Separately, a growing chorus of Wall Street analysts and traders are the sounding alarm bells on a final bear market capitulation. By implication, this means all rallies are suspect until the air clears. That may take time, as the Fed isn't likely to blink for at least a couple meetings.

On the flip side, not everyone is bearish and holding out for a final washout. Yves Lamoureux, president of Lamoureux & Co., maintains his longer-term bullish thesis for stocks into 2025.

"To me the price bottom is in. I do not expect another low in indices. The new bull market begins in earnest amid the chaos and massive panic as usual," he wrote to Yahoo Finance in a note.

Lamoureux sticks by his thesis that the 40-year trend lower in interest rates is not over — and that there will be a new deflationary scare. This will force the Fed to pivot as the economy slows, with lower rates inciting a new tech bubble trade. Or so goes the theory.

"If correct, we will see a dramatic shift of fear to FOMO, especially in tech stocks," Lamoureux writes. "They're long duration assets and they'll rally hard once market participants see rates trending lower. The tech rally will be an 'echo bubble' of the previous recent one."

Perhaps not a market for the herd to fear, after all.

Lamoureux's framework is logical. He's saying this is another correction within the 2009-??? bull market and that the conditions that produced the deep corrections of 2011, 2015, 2018 and 20202 are still operating. None of those were bear markets though, and neither is this correction if the low is in.

I think this time is different is because there has been no spike in the VIX despite five months of stock price declines. All the corrections since 2009 were sharp and swift. This one is more slow and plodding despite a few shocks. 

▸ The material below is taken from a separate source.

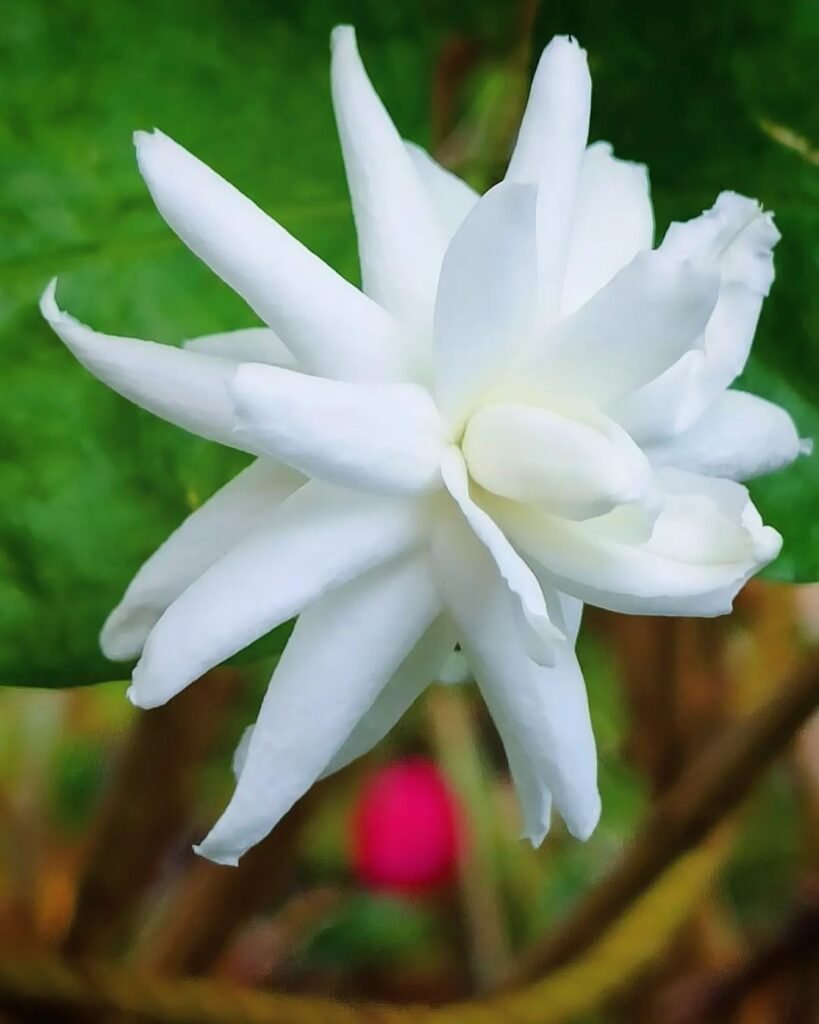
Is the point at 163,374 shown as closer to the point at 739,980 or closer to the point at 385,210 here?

I also see investor complacency everywhere. I cannot say with 100 percent certainty that a bear market is underway because I do not know the future, but I can say with 100 percent certainty that the behavior of investors is 100 percent primed for a bear market. There has been no major rush for the exits. Most investors are sitting put and thinking this is another dip in the mold Lamoureux discusses. Maybe they get right one more time, who knows? 

Conditions have changed though: inflation is much higher than in any prior correction. There is no VIX capitulation spike, the put/call ratio remains elevated but with no spike, sentiment is increasingly bearish, but still extremely bullish on a long-term time frame.

I do think the inflation panic is overdone right here, but if I'm wrong about that, higher inflation will crater the market in the months ahead. The bigger risk is what I think is the more plausible bear scenario: inflation stays relatively high. Everyone looking for a Fed pause, pivot or return to 2009-2021 policy is assuming consumer inflation goes all the way back to 2 percent CPI. To get there will take a major deflationary event that sinks stocks. Without that, and without the CPI sliding much lower, inflation will settle higher than anticipated. Wage inflation will start breaking out as more workers demand double-digit pay increases to cover the multi-year rise in prices.

Bulls need inflation to collapse. They need inflation to collapse for a good reason, not a bad reason like a financial market panic, because stocks go down in that scenario. I don't see stocks going on to new highs or even going much higher at all with the S&P 500 Index already at 4120 as I'm typing.